Task requirements:
Output the listing exactly as written, apart from its pictures.

Provided material:
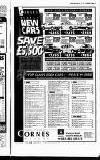 Uxbridge & W. Drayton Gazette Wednesday 13 January 1993 Page 41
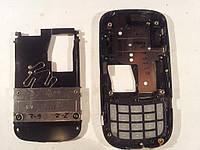 HTC P5500(Niki 100)средняя часть+механизмБ/У
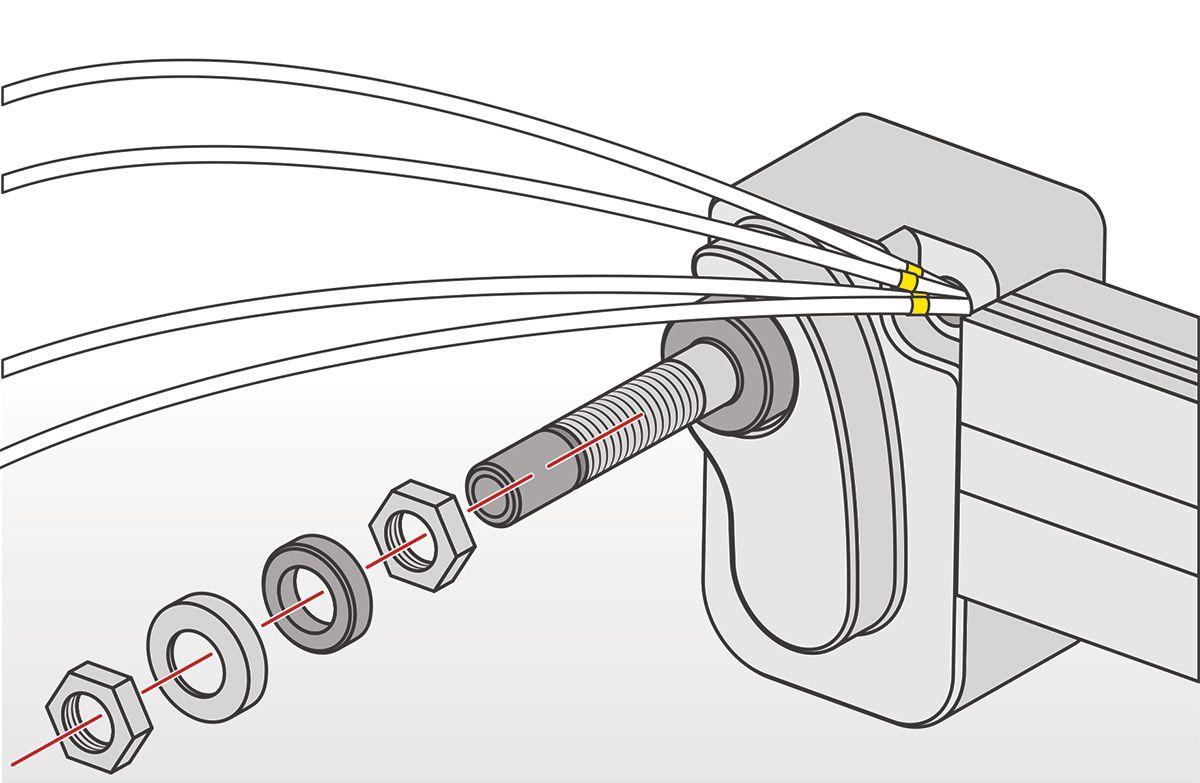 Ongaro Wiper Motor Wiring Diagram from resizer.shared.arcpublishing.com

Response to the task:
 Uxbridge & W. Drayton Gazette Wednesday 13 January 1993 Page 41
 HTC P5500(Niki 100)средняя часть+механизмБ/У
 Ongaro Wiper Motor Wiring Diagram from resizer.shared.arcpublishing.com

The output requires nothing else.